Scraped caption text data
···

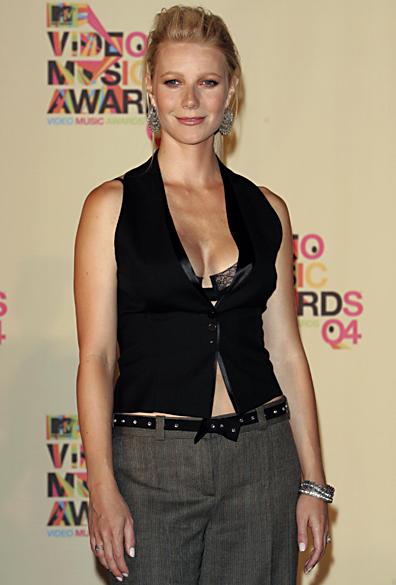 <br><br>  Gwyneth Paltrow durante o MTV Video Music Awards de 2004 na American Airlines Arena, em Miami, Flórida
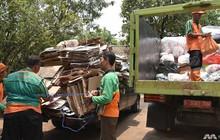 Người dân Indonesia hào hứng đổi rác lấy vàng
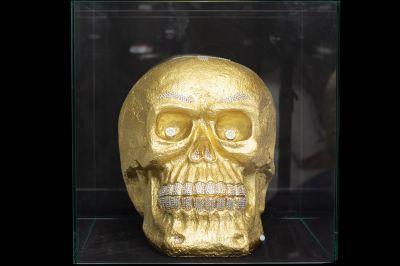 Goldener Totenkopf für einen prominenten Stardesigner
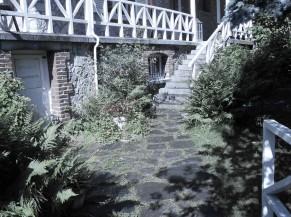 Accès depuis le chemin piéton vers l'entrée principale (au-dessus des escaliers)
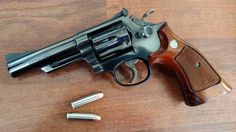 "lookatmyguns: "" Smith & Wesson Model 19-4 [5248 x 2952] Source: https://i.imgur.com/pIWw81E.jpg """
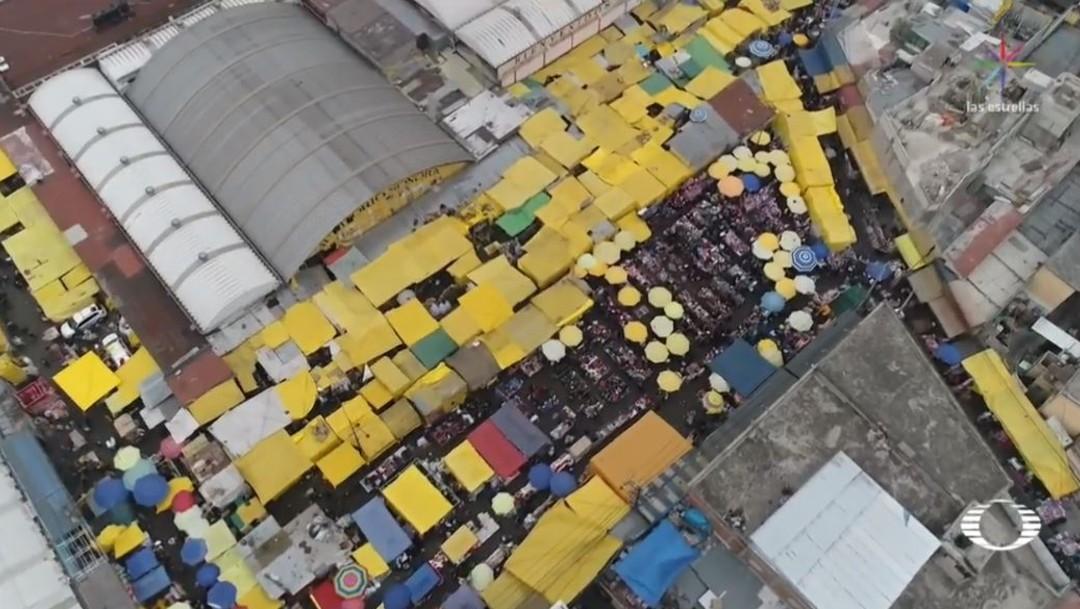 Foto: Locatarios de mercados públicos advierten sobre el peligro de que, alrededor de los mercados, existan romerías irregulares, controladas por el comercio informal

···

Repeat the records above exactly, from the first line through the line containing "Smith & Wesson", and leave out the pictures.

Final answer.
 <br><br>  Gwyneth Paltrow durante o MTV Video Music Awards de 2004 na American Airlines Arena, em Miami, Flórida
 Người dân Indonesia hào hứng đổi rác lấy vàng
 Goldener Totenkopf für einen prominenten Stardesigner
 Accès depuis le chemin piéton vers l'entrée principale (au-dessus des escaliers)
 "lookatmyguns: "" Smith & Wesson Model 19-4 [5248 x 2952] Source: https://i.imgur.com/pIWw81E.jpg """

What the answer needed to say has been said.